> **Aim**
Give the whole listing below as a JSON list of strings with one string per line, skipping blank lines and leaving the pictures out.

=====

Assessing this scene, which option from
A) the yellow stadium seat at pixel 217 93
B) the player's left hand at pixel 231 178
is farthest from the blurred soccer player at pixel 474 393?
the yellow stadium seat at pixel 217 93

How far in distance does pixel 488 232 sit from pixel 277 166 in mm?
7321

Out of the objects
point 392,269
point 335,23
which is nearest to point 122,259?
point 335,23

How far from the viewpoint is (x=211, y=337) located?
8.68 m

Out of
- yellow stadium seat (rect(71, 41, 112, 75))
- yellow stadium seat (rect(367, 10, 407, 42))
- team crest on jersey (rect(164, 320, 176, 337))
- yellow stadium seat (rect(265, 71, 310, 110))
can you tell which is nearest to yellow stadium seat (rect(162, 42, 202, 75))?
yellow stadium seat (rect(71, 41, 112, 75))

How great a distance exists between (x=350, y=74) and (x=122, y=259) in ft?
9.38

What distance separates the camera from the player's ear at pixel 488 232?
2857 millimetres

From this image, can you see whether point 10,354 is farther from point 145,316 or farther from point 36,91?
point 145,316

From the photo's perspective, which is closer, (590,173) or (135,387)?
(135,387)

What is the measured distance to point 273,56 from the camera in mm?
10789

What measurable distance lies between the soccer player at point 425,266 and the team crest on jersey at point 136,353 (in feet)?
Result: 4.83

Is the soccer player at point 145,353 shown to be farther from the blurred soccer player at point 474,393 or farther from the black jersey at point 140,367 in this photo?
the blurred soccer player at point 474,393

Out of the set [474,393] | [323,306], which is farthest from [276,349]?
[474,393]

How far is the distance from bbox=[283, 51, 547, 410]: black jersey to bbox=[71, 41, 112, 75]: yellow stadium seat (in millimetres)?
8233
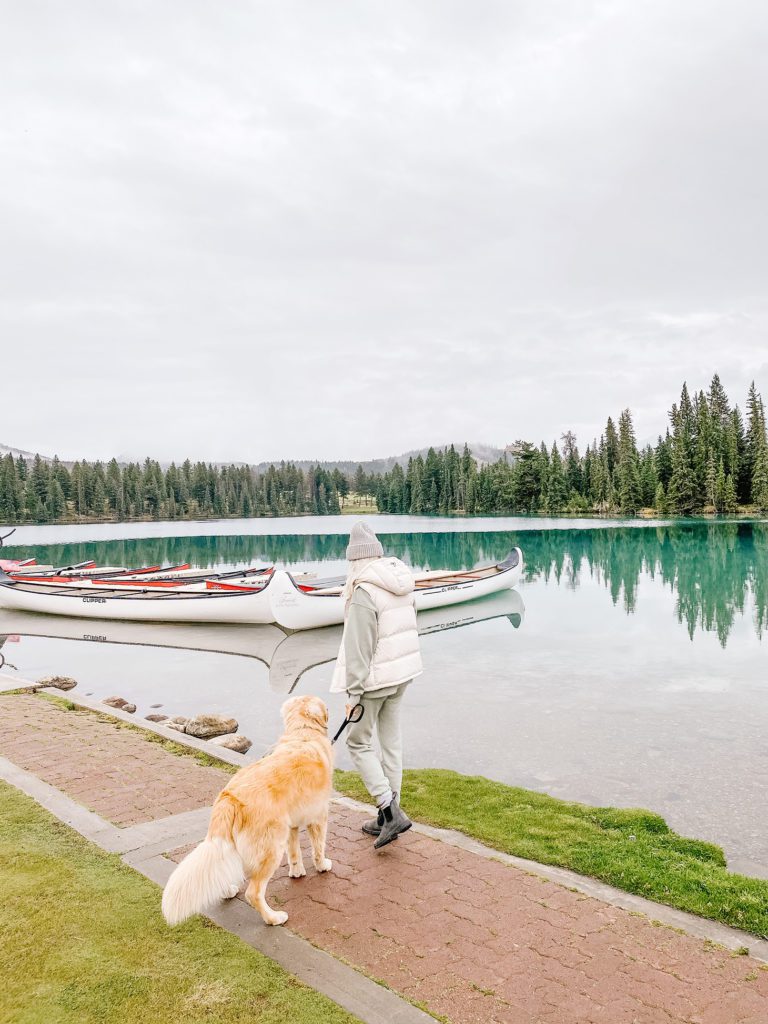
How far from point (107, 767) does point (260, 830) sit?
13.0 ft

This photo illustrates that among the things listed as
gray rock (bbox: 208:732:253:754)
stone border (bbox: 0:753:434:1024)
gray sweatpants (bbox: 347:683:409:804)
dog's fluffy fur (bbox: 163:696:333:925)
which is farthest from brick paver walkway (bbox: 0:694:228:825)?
dog's fluffy fur (bbox: 163:696:333:925)

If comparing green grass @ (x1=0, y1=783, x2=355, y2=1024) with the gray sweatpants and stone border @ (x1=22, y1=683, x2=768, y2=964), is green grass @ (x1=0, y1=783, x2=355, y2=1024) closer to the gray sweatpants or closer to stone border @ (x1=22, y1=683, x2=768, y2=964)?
the gray sweatpants

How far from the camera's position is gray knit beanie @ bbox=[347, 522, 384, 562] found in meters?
5.50

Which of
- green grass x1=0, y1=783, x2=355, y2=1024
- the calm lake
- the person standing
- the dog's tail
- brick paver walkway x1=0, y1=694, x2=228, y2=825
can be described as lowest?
the calm lake

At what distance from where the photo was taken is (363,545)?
5527 millimetres

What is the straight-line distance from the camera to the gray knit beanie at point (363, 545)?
5504 millimetres

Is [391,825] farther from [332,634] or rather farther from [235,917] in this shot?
[332,634]

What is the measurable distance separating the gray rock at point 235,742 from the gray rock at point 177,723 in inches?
37.2

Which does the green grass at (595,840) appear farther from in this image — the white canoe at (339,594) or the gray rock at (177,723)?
the white canoe at (339,594)

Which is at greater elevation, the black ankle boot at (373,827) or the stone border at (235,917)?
the stone border at (235,917)

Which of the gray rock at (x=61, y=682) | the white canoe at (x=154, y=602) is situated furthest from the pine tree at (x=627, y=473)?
the gray rock at (x=61, y=682)

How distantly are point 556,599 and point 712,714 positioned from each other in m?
16.0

=====

> **In response**
[
  "Assessing this scene, which option from",
  "A) the yellow stadium seat at pixel 217 93",
  "B) the player's left hand at pixel 231 178",
  "is farthest from the blurred soccer player at pixel 474 393?",
  "the yellow stadium seat at pixel 217 93",
  "How far in distance does pixel 488 232 sit from pixel 277 166 in mm?",
  "7321",
  "Out of the objects",
  "point 392,269",
  "point 335,23",
  "which is nearest to point 122,259?",
  "point 335,23",
  "How far from the viewpoint is (x=211, y=337) located?",
  "8.68 m",
  "Out of",
  "- yellow stadium seat (rect(71, 41, 112, 75))",
  "- yellow stadium seat (rect(367, 10, 407, 42))",
  "- team crest on jersey (rect(164, 320, 176, 337))",
  "- yellow stadium seat (rect(265, 71, 310, 110))",
  "can you tell which is nearest to yellow stadium seat (rect(162, 42, 202, 75))?",
  "yellow stadium seat (rect(71, 41, 112, 75))",
  "How great a distance exists between (x=350, y=74) and (x=122, y=259) in ft?",
  "9.38",
  "What distance separates the camera from the player's ear at pixel 488 232?",
  "2857 millimetres",
  "From this image, can you see whether point 10,354 is farther from point 145,316 or farther from point 36,91?",
  "point 145,316",
  "From the photo's perspective, which is closer, (590,173) or (135,387)?",
  "(135,387)",
  "What is the measured distance to point 273,56 from the camera in mm?",
  "10789",
  "What measurable distance lies between the soccer player at point 425,266 and the team crest on jersey at point 136,353 (in feet)?",
  "Result: 4.83",
  "Is the soccer player at point 145,353 shown to be farther from the blurred soccer player at point 474,393 or farther from the black jersey at point 140,367 in this photo?",
  "the blurred soccer player at point 474,393",
  "Out of the set [474,393] | [323,306], which is farthest from [276,349]?",
  "[474,393]",
  "How far is the distance from bbox=[283, 51, 547, 410]: black jersey to bbox=[71, 41, 112, 75]: yellow stadium seat (in millimetres)?",
  "8233",
  "How far from point (107, 767) does point (260, 830) sit?",
  "13.0 ft",
  "This photo illustrates that among the things listed as",
  "gray rock (bbox: 208:732:253:754)",
  "stone border (bbox: 0:753:434:1024)",
  "gray sweatpants (bbox: 347:683:409:804)",
  "dog's fluffy fur (bbox: 163:696:333:925)",
  "which is farthest from brick paver walkway (bbox: 0:694:228:825)?",
  "dog's fluffy fur (bbox: 163:696:333:925)",
  "If comparing green grass @ (x1=0, y1=783, x2=355, y2=1024) with the gray sweatpants and stone border @ (x1=22, y1=683, x2=768, y2=964), is green grass @ (x1=0, y1=783, x2=355, y2=1024) closer to the gray sweatpants or closer to stone border @ (x1=22, y1=683, x2=768, y2=964)?",
  "the gray sweatpants",
  "How far from the camera's position is gray knit beanie @ bbox=[347, 522, 384, 562] found in meters?",
  "5.50",
  "Which of",
  "- green grass x1=0, y1=783, x2=355, y2=1024",
  "- the calm lake",
  "- the person standing",
  "- the dog's tail",
  "- brick paver walkway x1=0, y1=694, x2=228, y2=825",
  "can be described as lowest?",
  "the calm lake",
  "At what distance from where the photo was taken is (363,545)?",
  "5527 millimetres",
  "What is the straight-line distance from the camera to the gray knit beanie at point (363, 545)?",
  "5504 millimetres",
  "Is [391,825] farther from [332,634] or rather farther from [235,917] in this shot?",
  "[332,634]",
  "What is the measurable distance separating the gray rock at point 235,742 from the gray rock at point 177,723 in inches?",
  "37.2",
  "Which does the green grass at (595,840) appear farther from in this image — the white canoe at (339,594) or the gray rock at (177,723)?",
  "the white canoe at (339,594)",
  "Which is at greater elevation, the black ankle boot at (373,827) or the stone border at (235,917)?",
  "the stone border at (235,917)",
  "Which of the gray rock at (x=61, y=682) | the white canoe at (x=154, y=602) is situated furthest from the pine tree at (x=627, y=473)?",
  "the gray rock at (x=61, y=682)",
  "How distantly are point 556,599 and point 712,714 positioned from each other in m?",
  "16.0"
]